Rev. Fran on Vacation!

From October 25 to November 13, David and I will be traveling in Europe on a Viking River cruise. We are looking forward to this trip, as it is one we have long dreamed about! Our tour takes us from the city of Budapest in Hungary, along the Danube to Vienna and Salzburg in Austria. In Germany, we’ll visit a number of cities including Regensburg, Nuremburg (David is looking forward to seeing the WWII-related sites there) and Cologne. We leave the Danube for the Main river and then the Rhine. We cross into the Netherlands and end in Amsterdam. We’ll spend a few days in Amsterdam on our own before flying home.

 I plan to send an Evangeline update (if the internet is reliable) from somewhere in Europe!

 In my absence, I have arranged pastoral coverage with The Rev. Susan McDonald at St. Paul’s on the Hill in Winchester and The Rev. Matt Rhodes (who lives in Berryville) at Christ Church in Millwood. Should you need pastoral support, please reach out to Robin McFillen (parish administrator) or one of the senior wardens (Jess Bacon and Kevin Talley). They will arrange for either Rev. Susan or Rev. Matt to be in touch.

 Blessings, Rev. Fran

 

November 1, 2017

An Update from the Wednesday Morning Bible Study Group:

 While Rev. Fran is on vacation, the Wednesday morning Bible Study decided to continue weekly meetings.
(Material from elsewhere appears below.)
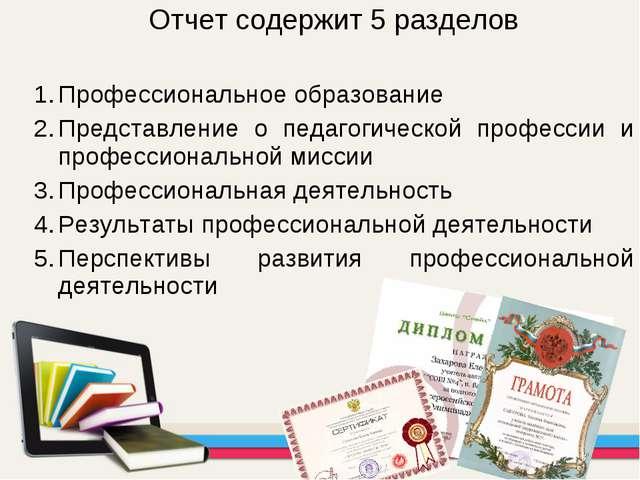 Отчет содержит 5 разделов Профессиональное образование Представление о педаго...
For the next six weeks, they will take a break from the book of Samuel, and instead engage with a video class from the group THE GREAT COURSES called “How Jesus Became God” by Professor Bart Ehrman at the University of North Carolina in Chapel Hill.

 The class will meet in the Gracement (the door from the back parking lot will be unlocked) from 10-11:30 on Wednesday mornings. Please join us.
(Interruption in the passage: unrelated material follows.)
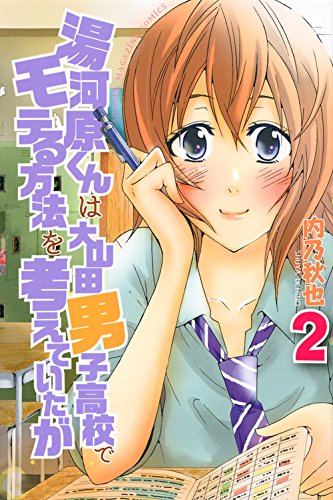 湯河原くんは大山田男子高校でモテる方法を考えていたが(2) (講談社コミックス)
 Here’s a summary of the course, from the course description:

The early Christian claim that Jesus of Nazareth was God completely changed the course of Western civilization. In fact, without the Christian declaration of Jesus as God, Western history as we know it would have never happened. If Jesus had not been declared God, his followers would have remained a sect within Judaism, and the massive conversion of Gentiles, the Roman adoption of Christianity, and the subsequent unfolding of the Middle Ages, the Renaissance, the Reformation, and modernity would never have taken place. For that reason, the question of how Jesus became God is one of the most significant historical questions of Western civilization.

 A short time after his death, this crucified “enemy of Rome” was named the Son of God and the savior of humanity, and within four centuries he was believed by millions to be coequal and coeternal with God the Father. How could something this unforeseeable, this improbable, have occurred at all—much less with a momentum that would shape Western history? What exactly happened, such that Jesus came to be considered God?

 To ask this question is to delve into a fascinating, multilayered historical puzzle—one that offers a richly illuminating look into the origins of the Western worldview and the theological underpinnings of our civilization. This fundamental historical question and its complex answer speak penetratingly to the spiritual impulses, concerns, and beliefs that have played a seminal role in our world, even as they reveal the foundation of history’s most global religious movement, and fresh insights into the Western world’s single most influential human being.